Since 2005, Bill has been focusing on merging his true passions of storytelling, cinematography and video games. His roles have included Senior Animator, Story Artist, Writer, Digital Cinematographer, Concept Artist, and currently Animation Director with First Contact Entertainment. He has worked on popular titles for companies such as THQ, Disney Interactive, Limbic, SCEA, Activision (Neversoft and Infinity Ward) and StarBreeze. His resume includes major titles such as Tony Hawk Proving Ground, WWE Smackdown vs. Raw, NBA 2007, Disney’s Club Penguin, eight Guitar Hero titles, Call of Duty: Ghosts, Call of Duty: Infinite Warfare, John Wick The Impossible Task in VR, ROM Extraction, Firewall Zero Hour and most currently SOLARIS OFFWORLD COMBAT. Bill has found a love of telling his own stories and showcasing them in film festivals all over the world. Filmography: Short films: GET HIM!! – Director Prank Invaders – Director

As a viewer, your film’s been a challenge in order to take in so much in a very short
period of time, Have you had kind of a similar challenge as a filmmaker?

I was definetly inspired by how consumable and shareable social media posts can be. I wanted to attempt to recreate that sensation of something impactful yet at the same time short and rewatchable.



Do you set up the length of the short in advance?

I did not, however I did focus on editing to the point where it was as short as it can be. I once heard a great story about a letter someone wrote to their friend, at the end the signed off with “apologies for this letter being so long, I was short on time.” That always stuck with me, I believe that it is important to remove until any additional removal will ruin the story.



Can we get to know any detail of the crafting of such dynamics?

I focused on the music and rhythm of the short. I worked very closely with Dylan Eiland, who created the music and sound fx, on how the audio not only enhances the visuals, but brings alive the entire sequence. Finding that beat to work with really help drive the pacing on how this story is told.



Did you have any source of inspiration for the aesthetics of the animation?

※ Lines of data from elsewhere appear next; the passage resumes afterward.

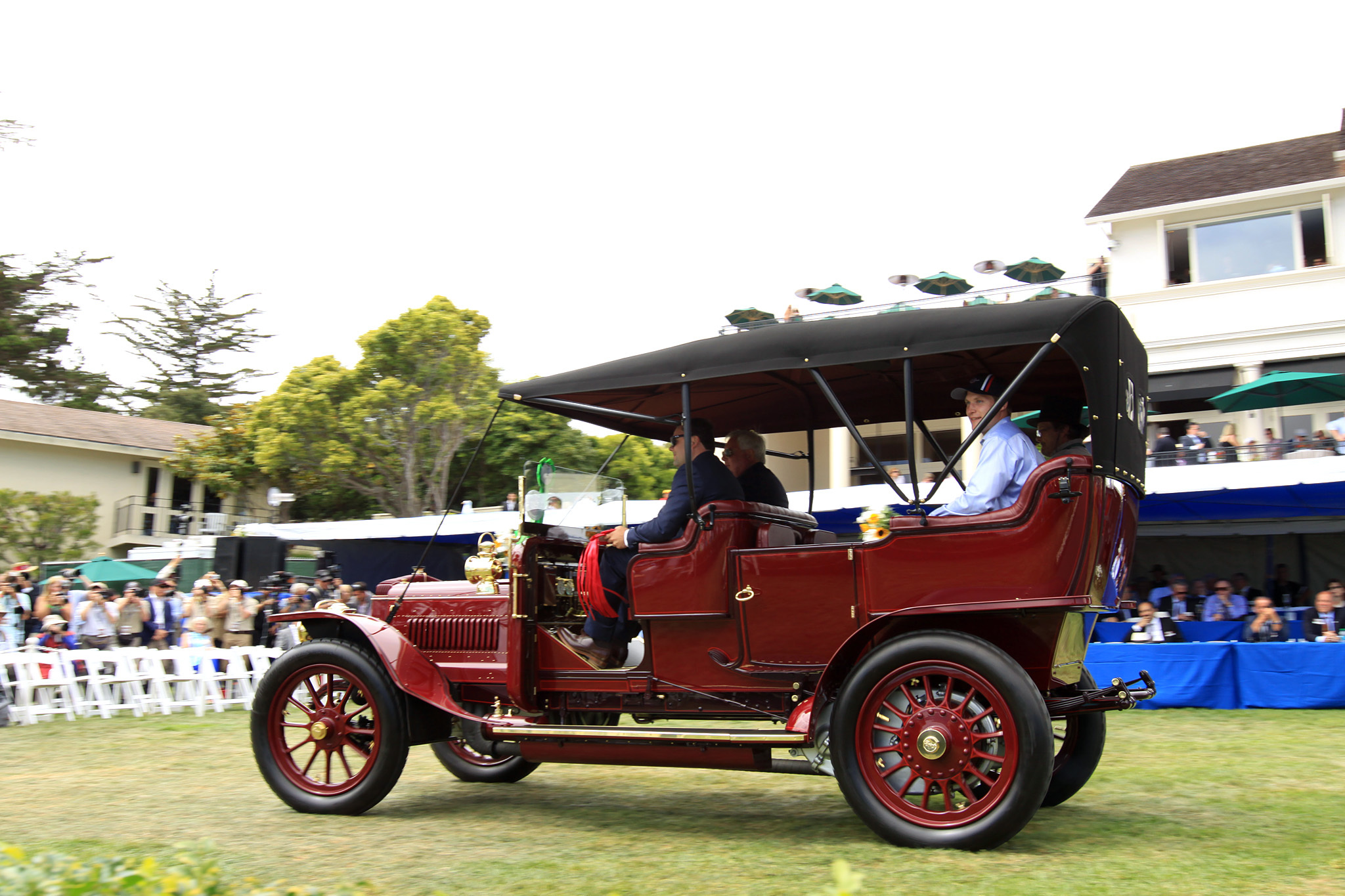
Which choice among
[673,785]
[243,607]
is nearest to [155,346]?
[243,607]

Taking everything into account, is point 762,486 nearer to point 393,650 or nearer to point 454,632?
point 454,632

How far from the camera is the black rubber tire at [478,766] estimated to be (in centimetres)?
665

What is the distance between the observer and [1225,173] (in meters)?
21.1

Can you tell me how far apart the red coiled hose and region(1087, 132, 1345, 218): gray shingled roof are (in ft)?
58.0

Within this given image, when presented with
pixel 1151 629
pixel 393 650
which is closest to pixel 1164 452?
pixel 1151 629

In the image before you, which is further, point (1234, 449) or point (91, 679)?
point (1234, 449)

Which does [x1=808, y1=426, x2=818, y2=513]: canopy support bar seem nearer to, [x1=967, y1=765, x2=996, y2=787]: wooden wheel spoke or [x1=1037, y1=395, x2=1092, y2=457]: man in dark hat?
[x1=1037, y1=395, x2=1092, y2=457]: man in dark hat

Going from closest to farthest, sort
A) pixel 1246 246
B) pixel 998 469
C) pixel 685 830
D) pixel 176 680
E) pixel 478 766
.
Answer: pixel 998 469, pixel 685 830, pixel 478 766, pixel 176 680, pixel 1246 246

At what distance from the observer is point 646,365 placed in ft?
17.8

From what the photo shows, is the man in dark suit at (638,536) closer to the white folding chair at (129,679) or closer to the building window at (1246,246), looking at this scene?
the white folding chair at (129,679)

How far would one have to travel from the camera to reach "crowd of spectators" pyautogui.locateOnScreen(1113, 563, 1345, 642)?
11.8m

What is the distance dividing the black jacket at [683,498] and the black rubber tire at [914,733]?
1.18 m

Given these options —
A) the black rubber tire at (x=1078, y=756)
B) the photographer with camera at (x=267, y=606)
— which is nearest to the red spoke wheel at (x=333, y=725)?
the black rubber tire at (x=1078, y=756)

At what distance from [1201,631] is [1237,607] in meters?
0.90
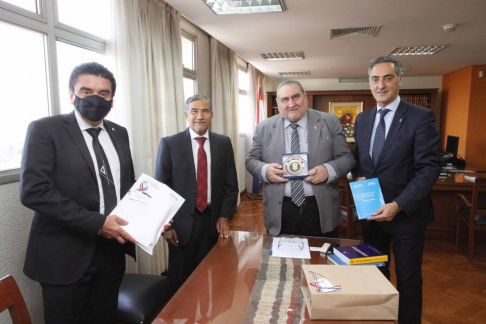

I am a big fan of dynamic visuals in animation. Especially when used with cinematic lighting. Omar Gatica worked on the lighting and overall visual language of this short, we had some absolutely incredible conversations when trying to find what the aesthetic was. We focused on a simple question, “how should I feel when watching this?” That really drove us to making decisions to the look and feel of “Get Him!!”